FARAI CHIDEYA reporting:

Let's just hear a little bit of Sahira's interaction with her father.

(Soundbite of movie Beyond Honor)

Unidentified Man: (As Muhammad) Sahira, your mother is talking about night rounds to complete your course work. I need to know details.

Unidentified Woman: (As Sahira) Details...

Unidentified Man: (As Muhammad) The night rounds, I will drop you off and I will pick you up.

Unidentified Woman: (As Sahira) Muhammad, I think...

Unidentified Man: (As Muhammad) What do you think?

Unidentified Woman: (As Sahira) Well, father, I will let you no more once I get some more information.

CHIDEYA: With your main character you have someone who is a medical student and which is, you know, of course such an exalted position here in the States in terms of privilege. Did you deliberately choose to have someone who was in a position of privilege and independence, and then have her in a home context that was disempowering?

Mr. KHANNA: Absolutely. You know, I mean, we -- the idea is that Sahira is this amazing, has a promising future, is brilliant. She is at the prime of her youth. She wants to experience. She wants to enjoy. She wants to celebrate Americana. And then in one night, in a moment, everything is taken away from her, and that is in contrast really, in stark contrast, and that's what, is the reason why I did that.

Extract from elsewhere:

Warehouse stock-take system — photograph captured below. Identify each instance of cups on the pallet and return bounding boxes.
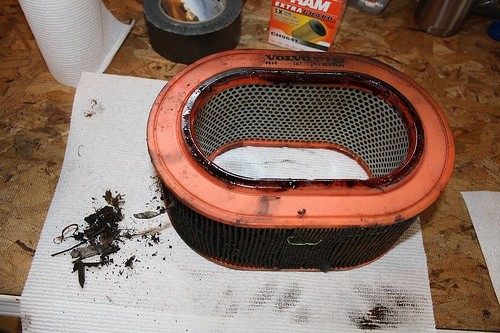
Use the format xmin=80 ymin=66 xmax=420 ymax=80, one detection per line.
xmin=415 ymin=0 xmax=473 ymax=38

CHIDEYA: In this film specifically you explore the issue of female genital mutilation or female circumcision. There is a scene which Sahira is in her room; her mother is standing outside the door and these men are about to come in.

(Soundbite of Beyond Honor)

CHIDEYA: What did you think of that mother character that you invented?

Mr. KHANNA: Well, you know, the character of Nor(ph), you know, she is actually a Caucasian American born and raised in the United States, married to an Egyptian immigrant. You know, we want to keep saying that all these problems of women being battered just happen to be on the shores of people that happen to be quote-unquote "tribal". But again, the battered woman syndrome is all around us. The character that Laura Melagrano plays so bravely is one of an American woman, and she again epitomizes, again, the element of beyond is there, over there, too.

She epitomizes a woman that obviously her background is such where she comes from a battered family. Again, violence begets violence.

CHIDEYA: I want to ask you about the brother. He is someone who -- if you talk about beyond, he is very beyond, very strange. Tell us about him and why you felt it was important to have this character in the film?

Mr. KHANNA: Well, for one, you know, there are societies where the man's son is everything. The female is nothing. I mean, beyond a second class citizen, she is nothing. And clearly the father is fully invested in the son. And of course, you know, the repression has affected not just Sahira but also the brother. He is at an age where the repression manifests itself in ways that are quite unhealthy really.

CHIDEYA: Let's talk a little bit about your background. How has your own personal journey affected the journey that you took to make this film?

Mr. KHANNA: I was raised in India and came over to the United States. I am affected about what is going on around us as a filmmaker, as a person, because culture interest me, people interest me, and the people that I've met, especially in the last 17 years of living in the United States, have affected me deeply. And I think that we are at a time in the history of this country where we need to address culture. We need to not live these lives that we are living in separate little pockets. We're more of a salad bowl than a melting pot.

And of course, with this cultural import, there's going to be good, there's going to be bad. And in this film, we're addressing the bad. So culture certainly interests me, and I hope to continue to write for people of different cultures.

CHIDEYA: Varun Khanna is writer and director of Beyond Honor, which open is Los Angeles March 31. Thank you for joining us here.

Mr. KHANNA: Thank you for having me.